======== Data section ========

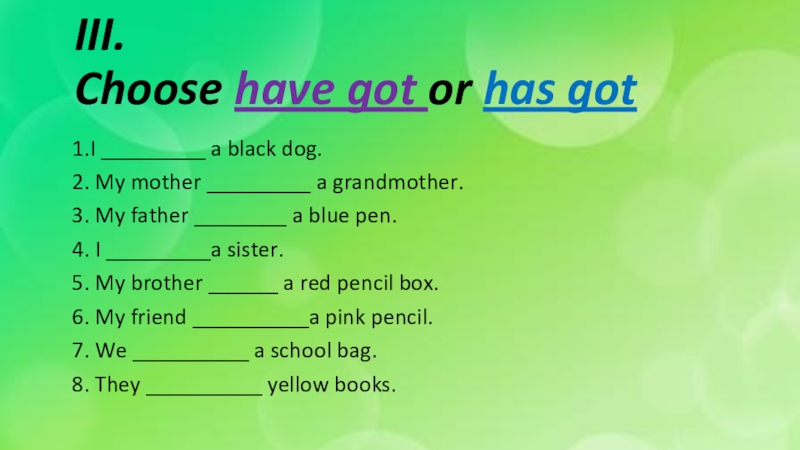 III.
Choose have got or has got

1.I _________ a black dog.
2. My mother _________ a grandmother.
3. My father ________ a blue pen.
4. I _________a sister.
5. My brother ______ a red pencil box.
6. My friend __________a pink pencil.
7. We __________ a school bag.
8. They __________ yellow books.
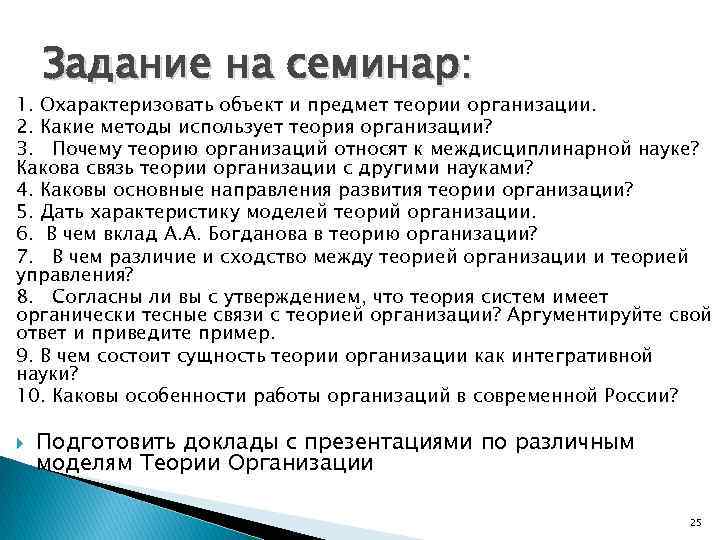 Задание на семинар:

1. Охарактеризовать объект и предмет теории организации.
2. Какие методы использует теория организации?
3. Почему теорию организаций относят к междисциплинарной науке? Какова связь теории организации с другими науками?
4. Каковы основные направления развития теории организации?
5. Дать характеристику моделей теорий организации.
6. В чем вклад А.А. Богданова в теорию организации?
7. В чем различие и сходство между теорией организации и теорией управления?
8. Согласны ли вы с утверждением, что теория систем имеет органически тесные связи с теорией организации? Аргументируйте свой ответ и приведите пример.
9. В чем состоит сущность теории организации как интегративной науки?
10. Каковы особенности работы организаций в современной России?

Подготовить доклады с презентациями по различным моделям Теории Организации

25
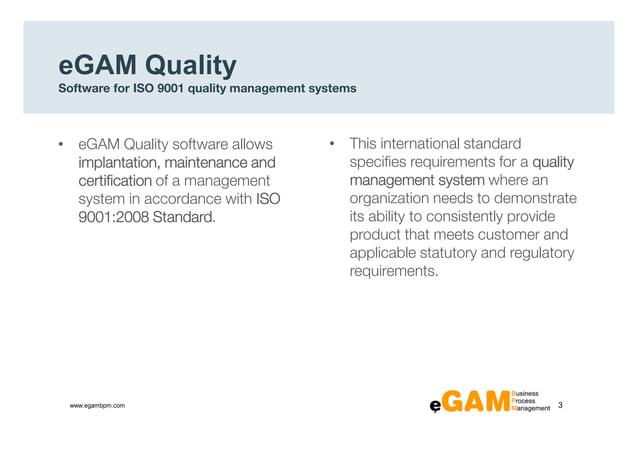 eGAM Quality
Software for ISO 9001 quality management systems

• eGAM Quality software allows implantation, maintenance and certification of a management system in accordance with ISO 9001:2008 Standard.

• This international standard specifies requirements for a quality management system where an organization needs to demonstrate its ability to consistently provide product that meets customer and applicable statutory and regulatory requirements.

www.egambpm.com

eGAM Business Process Management 3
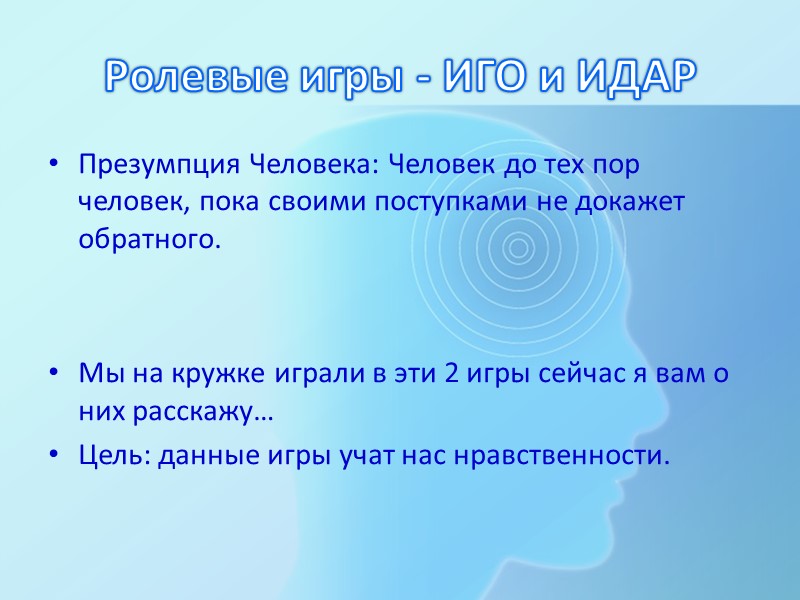 Ролевые игры - ИГО и ИДАР

• Презумпция Человека: Человек до тех пор человек, пока своими поступками не докажет обратного.

• Мы на кружке играли в эти 2 игры сейчас я вам о них расскажу…

• Цель: данные игры учат нас нравственности.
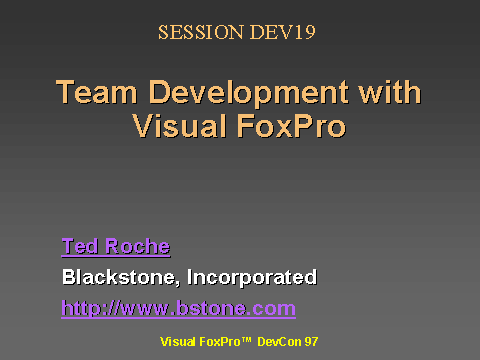 SESSION DEV19

Team Development with Visual FoxPro

Ted Roche

Blackstone, Incorporated

http://www.bstone.com

Visual FoxPro™ DevCon 97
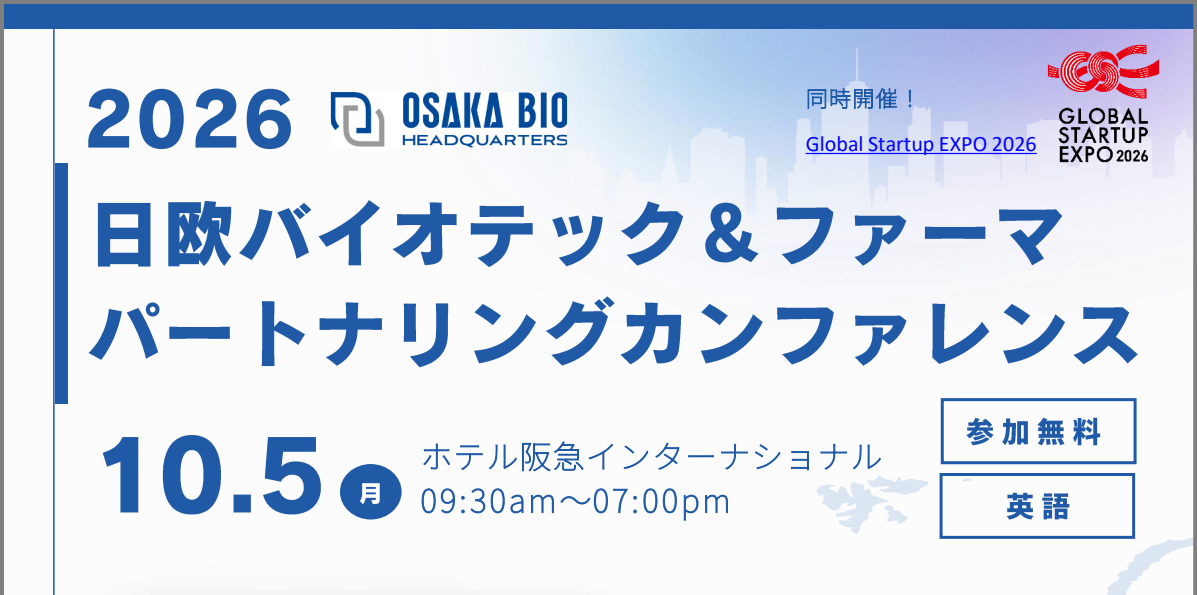 2026 OSAKA BIO HEADQUARTERS

同時開催！

Global Startup EXPO 2026

GLOBAL STARTUP EXPO 2026

日欧バイオテック＆ファーマ パートナリングカンファレンス

10.5 月

ホテル阪急インターナショナル
09:30am～07:00pm

参加無料

英語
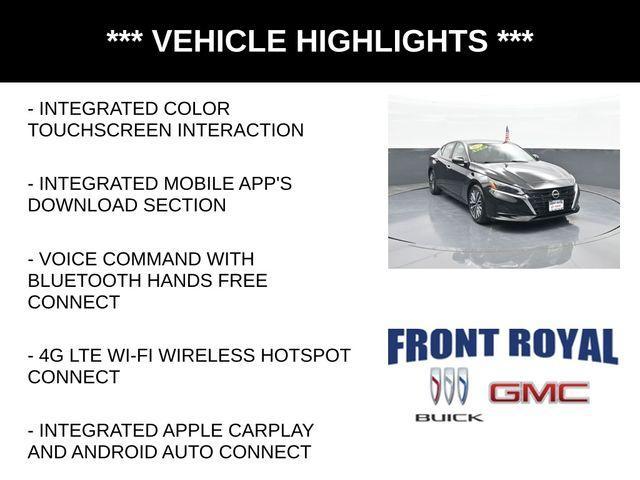 *** VEHICLE HIGHLIGHTS ***

- INTEGRATED COLOR TOUCHSCREEN INTERACTION

- INTEGRATED MOBILE APP'S DOWNLOAD SECTION

- VOICE COMMAND WITH BLUETOOTH HANDS FREE CONNECT

- 4G LTE WI-FI WIRELESS HOTSPOT CONNECT

- INTEGRATED APPLE CARPLAY AND ANDROID AUTO CONNECT

FRONT ROYAL

BUICK

GMC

========

#### Required work
Each record has to be set down verbatim, and the pictures must not appear in the copy.

#### Solution for this exercise
 III.
Choose have got or has got

1.I _________ a black dog.
2. My mother _________ a grandmother.
3. My father ________ a blue pen.
4. I _________a sister.
5. My brother ______ a red pencil box.
6. My friend __________a pink pencil.
7. We __________ a school bag.
8. They __________ yellow books.
 Задание на семинар:

1. Охарактеризовать объект и предмет теории организации.
2. Какие методы использует теория организации?
3. Почему теорию организаций относят к междисциплинарной науке? Какова связь теории организации с другими науками?
4. Каковы основные направления развития теории организации?
5. Дать характеристику моделей теорий организации.
6. В чем вклад А.А. Богданова в теорию организации?
7. В чем различие и сходство между теорией организации и теорией управления?
8. Согласны ли вы с утверждением, что теория систем имеет органически тесные связи с теорией организации? Аргументируйте свой ответ и приведите пример.
9. В чем состоит сущность теории организации как интегративной науки?
10. Каковы особенности работы организаций в современной России?

Подготовить доклады с презентациями по различным моделям Теории Организации

25
 eGAM Quality
Software for ISO 9001 quality management systems

• eGAM Quality software allows implantation, maintenance and certification of a management system in accordance with ISO 9001:2008 Standard.

• This international standard specifies requirements for a quality management system where an organization needs to demonstrate its ability to consistently provide product that meets customer and applicable statutory and regulatory requirements.

www.egambpm.com

eGAM Business Process Management 3
 Ролевые игры - ИГО и ИДАР

• Презумпция Человека: Человек до тех пор человек, пока своими поступками не докажет обратного.

• Мы на кружке играли в эти 2 игры сейчас я вам о них расскажу…

• Цель: данные игры учат нас нравственности.
 SESSION DEV19

Team Development with Visual FoxPro

Ted Roche

Blackstone, Incorporated

http://www.bstone.com

Visual FoxPro™ DevCon 97
 2026 OSAKA BIO HEADQUARTERS

同時開催！

Global Startup EXPO 2026

GLOBAL STARTUP EXPO 2026

日欧バイオテック＆ファーマ パートナリングカンファレンス

10.5 月

ホテル阪急インターナショナル
09:30am～07:00pm

参加無料

英語
 *** VEHICLE HIGHLIGHTS ***

- INTEGRATED COLOR TOUCHSCREEN INTERACTION

- INTEGRATED MOBILE APP'S DOWNLOAD SECTION

- VOICE COMMAND WITH BLUETOOTH HANDS FREE CONNECT

- 4G LTE WI-FI WIRELESS HOTSPOT CONNECT

- INTEGRATED APPLE CARPLAY AND ANDROID AUTO CONNECT

FRONT ROYAL

BUICK

GMC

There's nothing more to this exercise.